I social network dividono, il dibattito è sempre aperto. C’è chi non li ritiene necessari come mio padre, che preferisce l’isolamento e si tiene ben stretto un vecchio, fedelissimo Nokia per essere reperibile e nulla più e altri, come me, per cui sono indispensabili.
Quando creai il mio primo account social, ormai sei anni e mezzo fa, Twitter era un’oasi di pace. Gli utenti più brillanti sarebbero diventati presto twitstar, quindi inarrivabili e costretti a sfornare tweet accattivanti con cadenza giornaliera, ma allora interagire con loro era facile perché gli iscritti italiani attivi erano relativamente pochi e le conversazioni scorrevano fluide. I selfie erano rari.
Io avevo un Blackberry antidiluviano; le fotocamere anteriori c’erano, ma gli iPhone erano molto più rudimentali dei modelli di oggi. I pochi politici iscritti twittavano raramente. Ricordo quei mesi di tranquillità con una certa nostalgia.
Il mio account di Facebook non è affollatissimo. Nella mia cerchia virtuale non ho più di mille e cento, mille e duecento tra amici, colleghi, scrittori e artisti. Appena sveglia, il tempo di un caffè per riattivare la mente, controllo quanto è successo nelle ultime ore e Facebook mi agevola il compito, fungendo da aggregatore di notizie.
Quando un profilo già supera qualche centinaio di contatti, però, la timeline diventa una babele e districarsi può far perdere tempo prezioso. Anni di gavetta social mi hanno insegnato a scremare i contenuti convogliando lo spam in canali secondari, così da poter visualizzare soltanto i post più interessanti ed essere sempre aggiornata senza dover scovare i migliori editoriali tra i test di personalità e gli aforismi apocrifi di Alda Merini degli amici più sfaccendati.

+ + +

Esercizi –
(1) Ripeti fedelmente il tratto del brano sui social network che va da "I social network" fino a "cui sono indispensabili.".
(2) Indica, per favore, se ciascuna affermazione concorda con il brano sui social network, rispondendo sì o no e citando alla lettera le parole del brano che lo stabiliscono. (a) Il padre di chi scrive conserva un vecchio Nokia. (b) Quando fu creato il primo account social, su Twitter i selfie erano frequenti. (c) L'account Facebook di chi scrive conta più di duemila contatti.
I dati non hanno alcun legame con il brano sui social network.

Dati forniti –
+ + +

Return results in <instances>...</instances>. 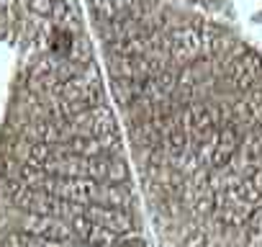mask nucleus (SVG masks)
<instances>
[{
	"label": "nucleus",
	"instance_id": "f257e3e1",
	"mask_svg": "<svg viewBox=\"0 0 262 247\" xmlns=\"http://www.w3.org/2000/svg\"><path fill=\"white\" fill-rule=\"evenodd\" d=\"M100 180H93V178H67V175H47V180L41 183V191L57 196V198H64L70 203H77V206H90V203H98L100 201Z\"/></svg>",
	"mask_w": 262,
	"mask_h": 247
},
{
	"label": "nucleus",
	"instance_id": "f03ea898",
	"mask_svg": "<svg viewBox=\"0 0 262 247\" xmlns=\"http://www.w3.org/2000/svg\"><path fill=\"white\" fill-rule=\"evenodd\" d=\"M165 52L172 67H188L203 57V31L195 26H178L165 31Z\"/></svg>",
	"mask_w": 262,
	"mask_h": 247
},
{
	"label": "nucleus",
	"instance_id": "7ed1b4c3",
	"mask_svg": "<svg viewBox=\"0 0 262 247\" xmlns=\"http://www.w3.org/2000/svg\"><path fill=\"white\" fill-rule=\"evenodd\" d=\"M67 123H70L72 134H82V137H108L116 132V116H113L108 103L88 106Z\"/></svg>",
	"mask_w": 262,
	"mask_h": 247
},
{
	"label": "nucleus",
	"instance_id": "20e7f679",
	"mask_svg": "<svg viewBox=\"0 0 262 247\" xmlns=\"http://www.w3.org/2000/svg\"><path fill=\"white\" fill-rule=\"evenodd\" d=\"M216 123H219V108H211L208 103H190L178 113V129L201 142L213 134Z\"/></svg>",
	"mask_w": 262,
	"mask_h": 247
},
{
	"label": "nucleus",
	"instance_id": "39448f33",
	"mask_svg": "<svg viewBox=\"0 0 262 247\" xmlns=\"http://www.w3.org/2000/svg\"><path fill=\"white\" fill-rule=\"evenodd\" d=\"M180 85V75L175 70H165L155 77H147L142 80V95H139V103L149 106V108H157V106H165L172 100V93L178 90Z\"/></svg>",
	"mask_w": 262,
	"mask_h": 247
},
{
	"label": "nucleus",
	"instance_id": "423d86ee",
	"mask_svg": "<svg viewBox=\"0 0 262 247\" xmlns=\"http://www.w3.org/2000/svg\"><path fill=\"white\" fill-rule=\"evenodd\" d=\"M21 232L34 234V237H44V239H57V242L72 239L70 221L59 219V216H47V214H26L21 221Z\"/></svg>",
	"mask_w": 262,
	"mask_h": 247
},
{
	"label": "nucleus",
	"instance_id": "0eeeda50",
	"mask_svg": "<svg viewBox=\"0 0 262 247\" xmlns=\"http://www.w3.org/2000/svg\"><path fill=\"white\" fill-rule=\"evenodd\" d=\"M82 214L88 219H93L98 227H103L105 232L121 237V234H131L134 232V219L123 209H113V206H100V203H90L82 209Z\"/></svg>",
	"mask_w": 262,
	"mask_h": 247
},
{
	"label": "nucleus",
	"instance_id": "6e6552de",
	"mask_svg": "<svg viewBox=\"0 0 262 247\" xmlns=\"http://www.w3.org/2000/svg\"><path fill=\"white\" fill-rule=\"evenodd\" d=\"M239 147H242V137H239L236 127H234V123H224V127L216 132V137H213L208 168H213V170L226 168L234 160V155L239 152Z\"/></svg>",
	"mask_w": 262,
	"mask_h": 247
},
{
	"label": "nucleus",
	"instance_id": "1a4fd4ad",
	"mask_svg": "<svg viewBox=\"0 0 262 247\" xmlns=\"http://www.w3.org/2000/svg\"><path fill=\"white\" fill-rule=\"evenodd\" d=\"M67 221H70V229H72V239H80L88 247H113V242H116V234L105 232L103 227H98L85 214H75Z\"/></svg>",
	"mask_w": 262,
	"mask_h": 247
},
{
	"label": "nucleus",
	"instance_id": "9d476101",
	"mask_svg": "<svg viewBox=\"0 0 262 247\" xmlns=\"http://www.w3.org/2000/svg\"><path fill=\"white\" fill-rule=\"evenodd\" d=\"M126 183H103L100 186V206H113V209H123L128 211L131 206V193L123 188Z\"/></svg>",
	"mask_w": 262,
	"mask_h": 247
},
{
	"label": "nucleus",
	"instance_id": "9b49d317",
	"mask_svg": "<svg viewBox=\"0 0 262 247\" xmlns=\"http://www.w3.org/2000/svg\"><path fill=\"white\" fill-rule=\"evenodd\" d=\"M242 147H244V152H247L249 157H252V155H254V157H262V121H257V127L244 137V145H242Z\"/></svg>",
	"mask_w": 262,
	"mask_h": 247
},
{
	"label": "nucleus",
	"instance_id": "f8f14e48",
	"mask_svg": "<svg viewBox=\"0 0 262 247\" xmlns=\"http://www.w3.org/2000/svg\"><path fill=\"white\" fill-rule=\"evenodd\" d=\"M247 234H249V242H262V201L254 206L252 216L247 219Z\"/></svg>",
	"mask_w": 262,
	"mask_h": 247
},
{
	"label": "nucleus",
	"instance_id": "ddd939ff",
	"mask_svg": "<svg viewBox=\"0 0 262 247\" xmlns=\"http://www.w3.org/2000/svg\"><path fill=\"white\" fill-rule=\"evenodd\" d=\"M54 6H57V0H26V8H29L34 16H39V18L52 16Z\"/></svg>",
	"mask_w": 262,
	"mask_h": 247
},
{
	"label": "nucleus",
	"instance_id": "4468645a",
	"mask_svg": "<svg viewBox=\"0 0 262 247\" xmlns=\"http://www.w3.org/2000/svg\"><path fill=\"white\" fill-rule=\"evenodd\" d=\"M16 165V157L13 155H6V152H0V180H8V178H18V168Z\"/></svg>",
	"mask_w": 262,
	"mask_h": 247
},
{
	"label": "nucleus",
	"instance_id": "2eb2a0df",
	"mask_svg": "<svg viewBox=\"0 0 262 247\" xmlns=\"http://www.w3.org/2000/svg\"><path fill=\"white\" fill-rule=\"evenodd\" d=\"M113 247H147V242L139 237V234H121V237H116V242H113Z\"/></svg>",
	"mask_w": 262,
	"mask_h": 247
},
{
	"label": "nucleus",
	"instance_id": "dca6fc26",
	"mask_svg": "<svg viewBox=\"0 0 262 247\" xmlns=\"http://www.w3.org/2000/svg\"><path fill=\"white\" fill-rule=\"evenodd\" d=\"M16 3H18V0H0V18L11 16L13 8H16ZM24 3H26V0H24Z\"/></svg>",
	"mask_w": 262,
	"mask_h": 247
}]
</instances>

+ + +

Risposte –
(1)
I social network dividono, il dibattito è sempre aperto. C’è chi non li ritiene necessari come mio padre, che preferisce l’isolamento e si tiene ben stretto un vecchio, fedelissimo Nokia per essere reperibile e nulla più e altri, come me, per cui sono indispensabili.

(2)
(a) Sì: "si tiene ben stretto un vecchio, fedelissimo Nokia"
(b) No: "I selfie erano rari."
(c) No: "Nella mia cerchia virtuale non ho più di mille e cento, mille e duecento tra amici, colleghi, scrittori e artisti."